* [EXTRACTED RECORDS]
►

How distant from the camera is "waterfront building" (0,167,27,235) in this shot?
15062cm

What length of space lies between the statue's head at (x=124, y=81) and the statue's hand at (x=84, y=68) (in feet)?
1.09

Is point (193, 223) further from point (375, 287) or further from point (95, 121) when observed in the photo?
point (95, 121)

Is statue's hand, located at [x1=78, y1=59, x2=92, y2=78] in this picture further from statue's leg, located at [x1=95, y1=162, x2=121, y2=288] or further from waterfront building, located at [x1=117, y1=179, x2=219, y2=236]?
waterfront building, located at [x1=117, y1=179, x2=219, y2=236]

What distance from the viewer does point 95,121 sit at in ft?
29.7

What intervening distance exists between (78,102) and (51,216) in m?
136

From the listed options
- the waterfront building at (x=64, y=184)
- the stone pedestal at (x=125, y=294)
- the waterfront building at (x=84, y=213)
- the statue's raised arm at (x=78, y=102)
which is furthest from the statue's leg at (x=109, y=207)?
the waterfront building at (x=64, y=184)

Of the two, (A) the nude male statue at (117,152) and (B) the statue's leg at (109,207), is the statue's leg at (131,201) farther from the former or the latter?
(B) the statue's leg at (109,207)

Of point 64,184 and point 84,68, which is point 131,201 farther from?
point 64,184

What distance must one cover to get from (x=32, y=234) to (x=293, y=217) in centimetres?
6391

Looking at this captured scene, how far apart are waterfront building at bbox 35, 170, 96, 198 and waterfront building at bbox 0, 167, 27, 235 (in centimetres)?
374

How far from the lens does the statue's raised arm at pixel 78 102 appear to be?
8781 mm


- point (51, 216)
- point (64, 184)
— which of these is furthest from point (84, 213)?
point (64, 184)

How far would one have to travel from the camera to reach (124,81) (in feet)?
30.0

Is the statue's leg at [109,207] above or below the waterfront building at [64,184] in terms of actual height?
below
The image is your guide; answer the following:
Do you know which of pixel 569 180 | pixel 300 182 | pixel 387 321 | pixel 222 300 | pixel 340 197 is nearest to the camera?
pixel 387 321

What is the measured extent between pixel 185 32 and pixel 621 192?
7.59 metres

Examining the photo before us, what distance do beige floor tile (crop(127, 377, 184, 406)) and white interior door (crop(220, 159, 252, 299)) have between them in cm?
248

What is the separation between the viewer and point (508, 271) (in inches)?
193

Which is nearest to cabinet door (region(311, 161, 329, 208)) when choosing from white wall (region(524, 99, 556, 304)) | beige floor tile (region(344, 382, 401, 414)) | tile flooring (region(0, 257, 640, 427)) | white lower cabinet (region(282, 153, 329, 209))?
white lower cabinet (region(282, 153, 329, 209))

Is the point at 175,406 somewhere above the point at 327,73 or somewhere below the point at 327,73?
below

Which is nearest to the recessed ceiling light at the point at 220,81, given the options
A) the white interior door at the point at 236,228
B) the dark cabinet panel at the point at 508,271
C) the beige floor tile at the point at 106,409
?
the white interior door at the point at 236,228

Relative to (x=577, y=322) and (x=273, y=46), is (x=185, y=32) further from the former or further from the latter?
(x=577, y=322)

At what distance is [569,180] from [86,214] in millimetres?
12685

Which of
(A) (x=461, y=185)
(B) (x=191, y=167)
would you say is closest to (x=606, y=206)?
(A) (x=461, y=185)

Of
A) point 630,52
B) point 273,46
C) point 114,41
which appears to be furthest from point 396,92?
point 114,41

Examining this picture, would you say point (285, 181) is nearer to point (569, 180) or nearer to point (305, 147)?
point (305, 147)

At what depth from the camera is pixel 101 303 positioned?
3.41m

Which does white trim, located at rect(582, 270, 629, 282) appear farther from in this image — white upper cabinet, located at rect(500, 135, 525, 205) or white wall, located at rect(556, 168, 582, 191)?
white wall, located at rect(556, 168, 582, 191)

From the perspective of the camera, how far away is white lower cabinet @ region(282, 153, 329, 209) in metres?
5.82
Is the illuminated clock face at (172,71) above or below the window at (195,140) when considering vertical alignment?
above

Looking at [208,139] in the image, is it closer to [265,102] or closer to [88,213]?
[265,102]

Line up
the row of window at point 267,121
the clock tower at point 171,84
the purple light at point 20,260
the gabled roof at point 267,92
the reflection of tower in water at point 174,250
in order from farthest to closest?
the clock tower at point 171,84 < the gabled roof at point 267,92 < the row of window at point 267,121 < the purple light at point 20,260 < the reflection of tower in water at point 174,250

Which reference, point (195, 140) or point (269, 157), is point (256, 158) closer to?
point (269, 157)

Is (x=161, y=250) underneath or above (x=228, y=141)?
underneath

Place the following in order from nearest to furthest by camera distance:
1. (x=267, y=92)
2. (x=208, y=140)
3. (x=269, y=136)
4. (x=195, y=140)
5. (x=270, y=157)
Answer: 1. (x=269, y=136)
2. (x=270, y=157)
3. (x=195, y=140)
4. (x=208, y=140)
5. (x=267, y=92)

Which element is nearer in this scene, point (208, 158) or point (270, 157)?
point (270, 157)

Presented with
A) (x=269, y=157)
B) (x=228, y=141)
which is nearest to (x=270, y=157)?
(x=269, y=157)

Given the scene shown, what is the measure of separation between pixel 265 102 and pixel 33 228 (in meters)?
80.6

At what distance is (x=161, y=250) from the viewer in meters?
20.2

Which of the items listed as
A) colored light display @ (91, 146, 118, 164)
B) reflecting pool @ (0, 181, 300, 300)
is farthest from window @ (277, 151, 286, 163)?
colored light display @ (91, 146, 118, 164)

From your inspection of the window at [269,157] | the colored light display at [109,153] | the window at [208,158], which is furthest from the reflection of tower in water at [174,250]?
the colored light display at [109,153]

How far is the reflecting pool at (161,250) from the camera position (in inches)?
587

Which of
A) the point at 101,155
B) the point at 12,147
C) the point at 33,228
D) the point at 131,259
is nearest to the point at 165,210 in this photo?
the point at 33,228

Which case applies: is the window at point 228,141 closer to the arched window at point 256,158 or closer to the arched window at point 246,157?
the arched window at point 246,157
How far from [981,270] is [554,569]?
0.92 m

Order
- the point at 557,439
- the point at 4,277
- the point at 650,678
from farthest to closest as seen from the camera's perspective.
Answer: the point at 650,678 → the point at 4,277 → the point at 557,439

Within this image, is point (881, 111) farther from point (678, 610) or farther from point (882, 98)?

◄

* [SHORT TASK] Select every line of the records that contains the string "arched", matching case exactly.

* [WRITTEN REPLY]
Which case applies: is the window at point 228,141 closer to the arched window at point 256,158 or closer to the arched window at point 246,157?
the arched window at point 246,157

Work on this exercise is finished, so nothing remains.